=== SELECTED EXTRACT ===
Welcome to the SASNets documentation!

Contents:

SASNets

SASNets is a neural network implementation that classifies 1D SANS data as one of 71 SANS shape models, based on SASView and SASModels.

Features

  • Cross-platform: Fully written in Python, SASNets will run on any platform that has a working Python distribution.
  • Extensible: SASNets uses the standard Keras and Tensorflow libraries, so it is easy to build upon and improve.
  • Multifunction: While SASNets was originally developed for SANS data, it can be applied to SAXS and non-SAS datasets.

Goal

Streamline the process of SANS and SAXS data analysis through the use of a convolutional neural network (CNN).

Motivation

Manual analysis of SAS data is difficult to do, especially with complex crystals and solutions. Convolutional Neural Networks have been shown to have great success on complex image recognition and retrieval tasks. We implement a novel combination of a convolutional neural network with 1D SAS data. The current iteration of the program was aimed at demonstrating the potential that CNNs could have on SAS fitting. Project extensions in the future will include expanding to 2D, tuning the network for even higher accuracy, and incorporating automatic bumps parameter fitting.

Results

SASNets has been able to achieve a prediction accuracy of between 40% and 50% on the 71 model set. We also demonstrate that the network is able to distinguish superclusters or types of models, for example cylinders or spheres.

More Information

For a more in-depth exploration of this project, please see this poster or this presentation.

A full size version of the dendrogram can be found here <source/dendrogram.pdf.

=== INSTRUCTION 1 ===
Please render the records from the line with "How separated are" up to and including the line with "490 centimetres" as a Markdown table with the columns No. and Line, leaving out blank lines.

=== DATA SECTION ===
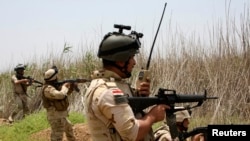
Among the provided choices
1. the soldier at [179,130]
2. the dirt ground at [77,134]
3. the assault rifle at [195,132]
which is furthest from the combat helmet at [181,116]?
the dirt ground at [77,134]

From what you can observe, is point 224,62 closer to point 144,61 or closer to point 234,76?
point 234,76

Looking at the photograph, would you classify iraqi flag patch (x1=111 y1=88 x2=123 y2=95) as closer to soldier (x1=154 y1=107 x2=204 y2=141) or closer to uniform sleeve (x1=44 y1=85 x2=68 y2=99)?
soldier (x1=154 y1=107 x2=204 y2=141)

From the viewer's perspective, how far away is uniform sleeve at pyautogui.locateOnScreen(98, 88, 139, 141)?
2.50 meters

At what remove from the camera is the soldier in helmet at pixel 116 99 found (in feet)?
8.25

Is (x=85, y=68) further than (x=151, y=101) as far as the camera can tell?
Yes

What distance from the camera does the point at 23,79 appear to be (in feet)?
38.4

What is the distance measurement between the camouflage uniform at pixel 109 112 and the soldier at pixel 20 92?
362 inches

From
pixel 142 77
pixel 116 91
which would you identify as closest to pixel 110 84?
pixel 116 91

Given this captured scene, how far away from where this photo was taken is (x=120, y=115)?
2.50 m

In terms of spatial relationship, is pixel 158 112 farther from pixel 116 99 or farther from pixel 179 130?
pixel 179 130

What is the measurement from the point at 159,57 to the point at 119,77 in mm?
6306

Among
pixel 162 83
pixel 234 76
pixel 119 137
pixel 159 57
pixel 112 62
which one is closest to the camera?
pixel 119 137

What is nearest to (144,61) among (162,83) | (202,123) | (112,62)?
(162,83)

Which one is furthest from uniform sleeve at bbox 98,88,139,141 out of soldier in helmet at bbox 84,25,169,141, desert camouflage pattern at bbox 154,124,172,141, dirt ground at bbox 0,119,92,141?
dirt ground at bbox 0,119,92,141
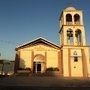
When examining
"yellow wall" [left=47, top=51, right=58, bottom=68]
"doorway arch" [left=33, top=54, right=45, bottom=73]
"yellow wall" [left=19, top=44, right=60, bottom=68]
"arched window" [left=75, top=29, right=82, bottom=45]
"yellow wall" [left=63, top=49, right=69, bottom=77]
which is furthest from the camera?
"arched window" [left=75, top=29, right=82, bottom=45]

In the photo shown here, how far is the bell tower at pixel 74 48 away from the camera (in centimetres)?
3075

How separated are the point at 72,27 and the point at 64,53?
490 centimetres

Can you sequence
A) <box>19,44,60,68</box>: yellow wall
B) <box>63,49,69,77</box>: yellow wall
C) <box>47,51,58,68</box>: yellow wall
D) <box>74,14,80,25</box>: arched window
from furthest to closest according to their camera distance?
<box>74,14,80,25</box>: arched window, <box>47,51,58,68</box>: yellow wall, <box>19,44,60,68</box>: yellow wall, <box>63,49,69,77</box>: yellow wall

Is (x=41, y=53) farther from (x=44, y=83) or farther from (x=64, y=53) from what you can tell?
(x=44, y=83)

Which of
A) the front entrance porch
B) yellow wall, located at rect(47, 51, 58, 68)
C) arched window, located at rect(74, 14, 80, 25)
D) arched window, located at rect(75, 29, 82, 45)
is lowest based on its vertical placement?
the front entrance porch

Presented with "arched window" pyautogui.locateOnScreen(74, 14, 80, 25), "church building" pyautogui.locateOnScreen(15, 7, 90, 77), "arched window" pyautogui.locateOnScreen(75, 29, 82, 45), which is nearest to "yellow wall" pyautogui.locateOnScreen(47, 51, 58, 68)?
"church building" pyautogui.locateOnScreen(15, 7, 90, 77)

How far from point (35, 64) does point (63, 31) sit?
7101 millimetres

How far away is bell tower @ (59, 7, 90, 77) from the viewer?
3075 cm

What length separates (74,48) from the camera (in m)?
31.5

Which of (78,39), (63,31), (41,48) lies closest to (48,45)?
(41,48)

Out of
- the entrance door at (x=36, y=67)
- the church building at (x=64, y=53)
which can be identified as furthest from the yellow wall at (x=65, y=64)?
the entrance door at (x=36, y=67)

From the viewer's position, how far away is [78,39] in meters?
34.8

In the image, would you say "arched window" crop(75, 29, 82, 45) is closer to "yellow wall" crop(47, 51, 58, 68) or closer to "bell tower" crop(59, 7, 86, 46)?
"bell tower" crop(59, 7, 86, 46)

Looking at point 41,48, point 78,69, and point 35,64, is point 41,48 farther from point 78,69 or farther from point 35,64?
point 78,69
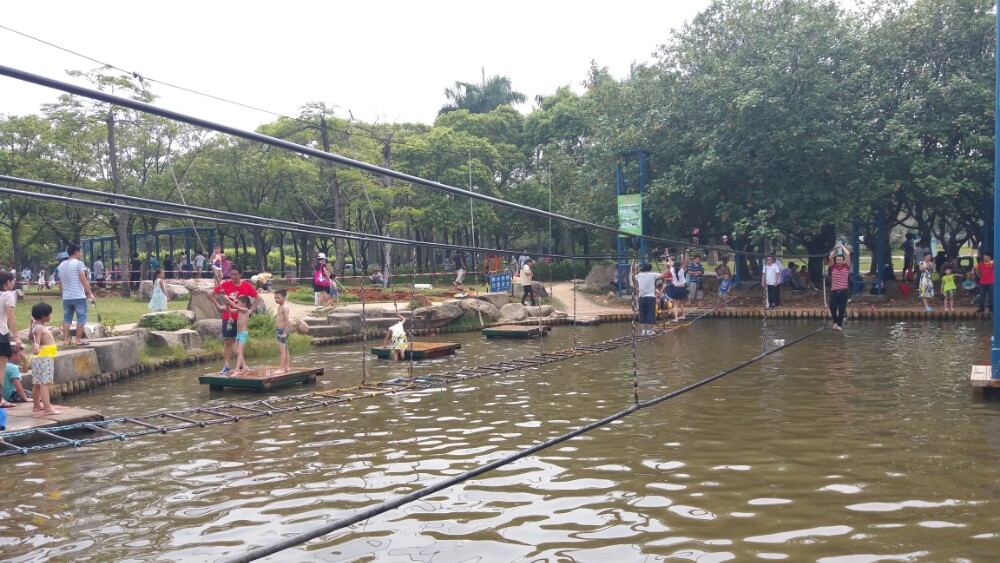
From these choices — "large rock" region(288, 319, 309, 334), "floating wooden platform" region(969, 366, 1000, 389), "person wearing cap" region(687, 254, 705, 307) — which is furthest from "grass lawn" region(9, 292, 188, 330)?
"person wearing cap" region(687, 254, 705, 307)

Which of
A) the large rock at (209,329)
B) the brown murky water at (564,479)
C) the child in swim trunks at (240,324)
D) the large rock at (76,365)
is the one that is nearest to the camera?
the brown murky water at (564,479)

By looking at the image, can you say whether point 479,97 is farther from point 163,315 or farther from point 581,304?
point 163,315

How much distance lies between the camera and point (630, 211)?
24.2 m

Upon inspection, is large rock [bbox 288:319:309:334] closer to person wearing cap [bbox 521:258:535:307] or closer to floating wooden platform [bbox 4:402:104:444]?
person wearing cap [bbox 521:258:535:307]

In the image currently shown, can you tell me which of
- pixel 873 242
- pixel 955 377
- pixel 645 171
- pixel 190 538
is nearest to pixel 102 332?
pixel 190 538

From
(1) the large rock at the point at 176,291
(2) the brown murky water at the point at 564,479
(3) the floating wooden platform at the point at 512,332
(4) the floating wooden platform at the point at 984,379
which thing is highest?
(1) the large rock at the point at 176,291

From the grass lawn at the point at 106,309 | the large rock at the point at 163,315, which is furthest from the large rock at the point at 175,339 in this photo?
the grass lawn at the point at 106,309

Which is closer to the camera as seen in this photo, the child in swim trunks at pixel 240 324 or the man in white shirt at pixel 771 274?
the child in swim trunks at pixel 240 324

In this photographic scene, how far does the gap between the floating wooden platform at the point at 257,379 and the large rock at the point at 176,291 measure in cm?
1375

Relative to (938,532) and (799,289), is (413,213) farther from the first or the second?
(938,532)

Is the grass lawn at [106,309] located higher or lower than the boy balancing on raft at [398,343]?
higher

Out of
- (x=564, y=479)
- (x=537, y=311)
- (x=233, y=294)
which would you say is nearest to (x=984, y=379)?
(x=564, y=479)

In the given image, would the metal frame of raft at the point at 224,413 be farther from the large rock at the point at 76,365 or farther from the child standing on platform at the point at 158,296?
the child standing on platform at the point at 158,296

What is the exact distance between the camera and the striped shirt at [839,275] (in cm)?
1525
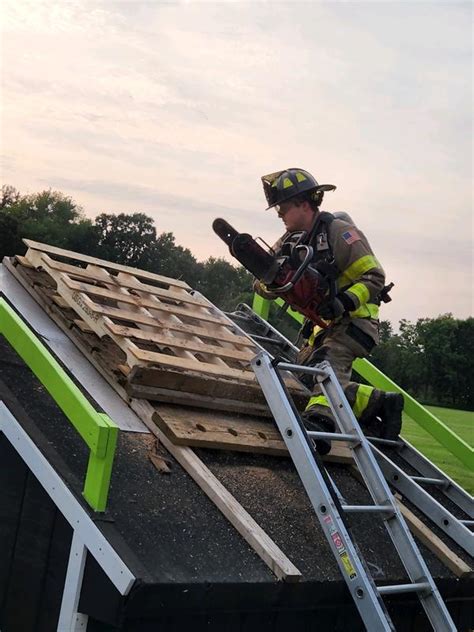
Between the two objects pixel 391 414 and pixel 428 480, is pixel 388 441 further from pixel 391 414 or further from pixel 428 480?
pixel 428 480

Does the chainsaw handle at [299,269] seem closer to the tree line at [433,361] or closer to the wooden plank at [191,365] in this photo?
the wooden plank at [191,365]

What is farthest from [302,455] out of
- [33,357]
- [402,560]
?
[33,357]

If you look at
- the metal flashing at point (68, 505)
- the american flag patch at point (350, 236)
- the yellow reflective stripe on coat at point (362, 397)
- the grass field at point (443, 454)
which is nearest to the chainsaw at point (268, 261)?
the american flag patch at point (350, 236)

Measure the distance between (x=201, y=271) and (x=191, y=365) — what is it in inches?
1940

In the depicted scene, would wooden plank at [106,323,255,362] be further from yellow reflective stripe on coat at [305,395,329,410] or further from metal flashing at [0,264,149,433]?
yellow reflective stripe on coat at [305,395,329,410]

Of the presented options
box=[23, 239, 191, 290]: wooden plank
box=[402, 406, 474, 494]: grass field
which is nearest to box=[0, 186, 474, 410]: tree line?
box=[402, 406, 474, 494]: grass field

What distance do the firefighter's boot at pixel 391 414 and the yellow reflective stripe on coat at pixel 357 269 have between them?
101 cm

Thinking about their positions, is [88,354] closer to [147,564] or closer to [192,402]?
[192,402]

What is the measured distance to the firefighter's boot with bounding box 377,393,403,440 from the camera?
6066mm

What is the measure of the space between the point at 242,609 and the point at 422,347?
5994cm

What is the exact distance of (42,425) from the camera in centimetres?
423

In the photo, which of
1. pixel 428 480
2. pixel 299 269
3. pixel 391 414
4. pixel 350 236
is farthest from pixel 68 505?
pixel 428 480

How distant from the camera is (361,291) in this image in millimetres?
5668

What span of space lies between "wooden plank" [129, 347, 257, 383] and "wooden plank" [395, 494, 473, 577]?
1.48 m
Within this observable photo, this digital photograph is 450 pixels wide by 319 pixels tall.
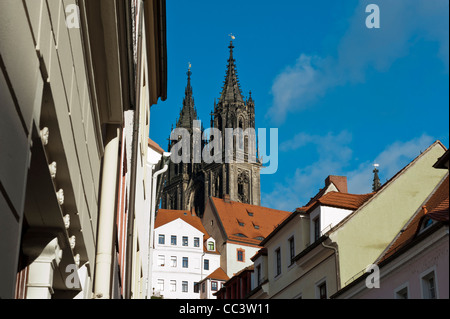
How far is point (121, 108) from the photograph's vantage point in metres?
11.5

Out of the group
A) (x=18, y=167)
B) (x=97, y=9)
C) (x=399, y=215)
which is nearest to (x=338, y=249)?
(x=399, y=215)

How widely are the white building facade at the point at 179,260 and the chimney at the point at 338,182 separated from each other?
47.3 m

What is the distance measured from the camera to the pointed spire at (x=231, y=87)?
472 feet

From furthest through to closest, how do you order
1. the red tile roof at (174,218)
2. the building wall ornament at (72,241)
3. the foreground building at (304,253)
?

=== INSTRUCTION 2 ===
Reproduce the SASNets documentation from "For a more in-depth" up to and including "found here <source/dendrogram.pdf.", switching "poster" to "handout".

=== TASK RESULT 1 ===
| No. | Line |
|---|---|
| 1 | How separated are the point at 72,27 and the point at 64,53? |
| 2 | 490 centimetres |

=== TASK RESULT 2 ===
For a more in-depth exploration of this project, please see this handout or this presentation.

A full size version of the dendrogram can be found here <source/dendrogram.pdf.